Angst als Herrschaftsinstrument der Politik Folge 3

Sie stößt dabei kaum auf Widerstand, denn die staatlich geschürte Panik ist bei der Bevölkerung angekommen. Stolze 97% halten die Quarantänemaßnahmen für richtig. Mit Zustimmung von über 90% wird auch die Schließung von Schulen, Geschäften, Freizeiteinrichtungen, Sportstätten, Saunen, Kultureinrichtungen und die Absage von Veranstaltungen befürwortet.

Diese Stimmung geht einher mit der Verteufelung jeglicher Kritik an der Regierungspolitik, egal wie fundiert sie ist.

Dabei exerziert Merkel selbst vor, dass eine angstgetriebene Politik und Gesellschaft nicht zukunftsfähig ist. Der Staat, dem zu Beginn noch die alleinigen Fähigkeiten zugesprochen werden, die Krise zu bewältigen, versagt in grotesker Weise auf ganzer Linie. Masken-, und Impfdesaster, unkontrollierte Verschleuderung von Steuergeld an Intensivbetten, die nicht entstehen, Teststationen, die für nicht gemachte Tests gigantische Summen einstreichen, Betrügereien bei der Coronahilfe. Das einst um seine Effektivität weltweit beneidete Deutschland kriegt nichts mehr auf die Reihe. Ein Beispiel für die Steuergeldverschwendung ist die absurd hohe Entschädigung für Gastronomen. Sie bekommen ihre Einnahmeausfälle zu 75% ersetzt, bei sehr viel geringeren Personalkosten. Die Gastronomen werden also nicht nur für ihren angenommenen Verlust entschädigt, sie bekommen auch noch eine Prämie. Kein Wunder, dass niemand protestierte. Es waren die gering verdienenden Angestellten, die die Last der Schließungen zu tragen hatten. Während bei einer Serviererin eine Trinkgeldpauschale steuerlich in Rechnung gestellt wird, war das bei der Berechnung des Kurzarbeitergeldes nicht der Fall.

Insgesamt regiert Merkel mit Verboten, deren Wirksamkeit nie überprüft wird und unterlässt es, schlüssige Konzepte, zum Beispiel für Kindergärten und Schulen unter Pandemiebedingungen zu entwickeln.

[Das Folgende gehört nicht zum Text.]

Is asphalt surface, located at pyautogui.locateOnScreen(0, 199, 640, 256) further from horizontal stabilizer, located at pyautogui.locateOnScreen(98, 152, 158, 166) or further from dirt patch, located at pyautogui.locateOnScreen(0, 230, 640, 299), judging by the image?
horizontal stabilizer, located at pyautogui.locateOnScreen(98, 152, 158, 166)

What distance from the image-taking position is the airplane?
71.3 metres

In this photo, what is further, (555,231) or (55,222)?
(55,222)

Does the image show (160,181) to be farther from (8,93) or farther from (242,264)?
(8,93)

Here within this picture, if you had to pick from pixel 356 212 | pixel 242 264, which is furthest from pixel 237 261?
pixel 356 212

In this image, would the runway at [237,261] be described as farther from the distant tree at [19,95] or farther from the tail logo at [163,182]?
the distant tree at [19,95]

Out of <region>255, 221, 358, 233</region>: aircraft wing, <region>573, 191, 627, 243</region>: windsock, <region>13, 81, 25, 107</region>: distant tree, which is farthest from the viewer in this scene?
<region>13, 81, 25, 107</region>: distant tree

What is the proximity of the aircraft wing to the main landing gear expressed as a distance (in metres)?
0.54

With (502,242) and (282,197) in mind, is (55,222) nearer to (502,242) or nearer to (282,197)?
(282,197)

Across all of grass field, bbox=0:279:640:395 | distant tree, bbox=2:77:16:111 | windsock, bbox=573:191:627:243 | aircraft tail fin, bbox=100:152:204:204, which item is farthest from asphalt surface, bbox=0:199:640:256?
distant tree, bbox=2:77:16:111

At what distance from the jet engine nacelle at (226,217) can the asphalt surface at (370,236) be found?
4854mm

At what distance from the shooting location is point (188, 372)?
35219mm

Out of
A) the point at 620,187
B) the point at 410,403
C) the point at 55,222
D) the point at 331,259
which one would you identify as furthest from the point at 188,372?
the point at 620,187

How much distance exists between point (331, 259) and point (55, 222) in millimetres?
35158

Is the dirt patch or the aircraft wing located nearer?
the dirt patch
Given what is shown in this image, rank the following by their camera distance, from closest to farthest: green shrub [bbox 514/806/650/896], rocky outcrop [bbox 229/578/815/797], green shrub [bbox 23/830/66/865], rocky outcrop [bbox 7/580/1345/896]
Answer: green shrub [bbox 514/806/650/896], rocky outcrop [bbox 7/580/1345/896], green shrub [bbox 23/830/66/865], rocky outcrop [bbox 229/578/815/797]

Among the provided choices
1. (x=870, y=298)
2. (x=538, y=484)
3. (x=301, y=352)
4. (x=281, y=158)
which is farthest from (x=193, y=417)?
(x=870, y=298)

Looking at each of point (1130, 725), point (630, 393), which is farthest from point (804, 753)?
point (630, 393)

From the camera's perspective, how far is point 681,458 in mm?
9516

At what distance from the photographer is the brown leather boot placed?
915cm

Der Digitalunterricht funktioniert kaum, die allen Lehrern versprochenen Laptops kommen nicht an, es gibt nicht einmal eine Dienstmaildaresse für Lehrer. Der deutsche Staat ist nach 16 Jahren Merkel bräsig, ineffektiv und überfordert. Trotzdem dauerte es über ein Jahr, bis Merkels Schwarze Pädagogik langsam ihre Wirkung verlor. Es ist etwas faul im deutschen Staat, das wird 2021 immer mehr zum Grundgefühl seiner Bürger. Wahrscheinlich konnte sich aus diesem Grund auch Armin Laschet als Kanzlerkandidat der Union durchsetzen. Er hat als Einziger erkannt: Deutschland ist zum Sanierungsfall geworden und braucht ein Jahrzehnt der Modernisierung. Ein fataleres Urteil über Merkels Kanzlerschaft kann es nicht geben. Söder, der sich zu Merkel 2 stilisiert hat, zog den Kürzeren.

Angela Merkel ist der „kleinste gemeinsame Nenner einer entpolitisierten, risikoscheuen Gesellschaft“ (Robin Alexander). Am Ende ihrer Ära, so Alexander weiter, beklagt sogar der „Spiegel“ die „Infantilisierung der Bürgerinnen und Bürger“ durch „geistige Verhätschelung“.

So eine Gesellschaft ist in der Tat nicht zukunftsfähig. Deutschland braucht einen Kulturwandel, und zwar dringend und unverzüglich.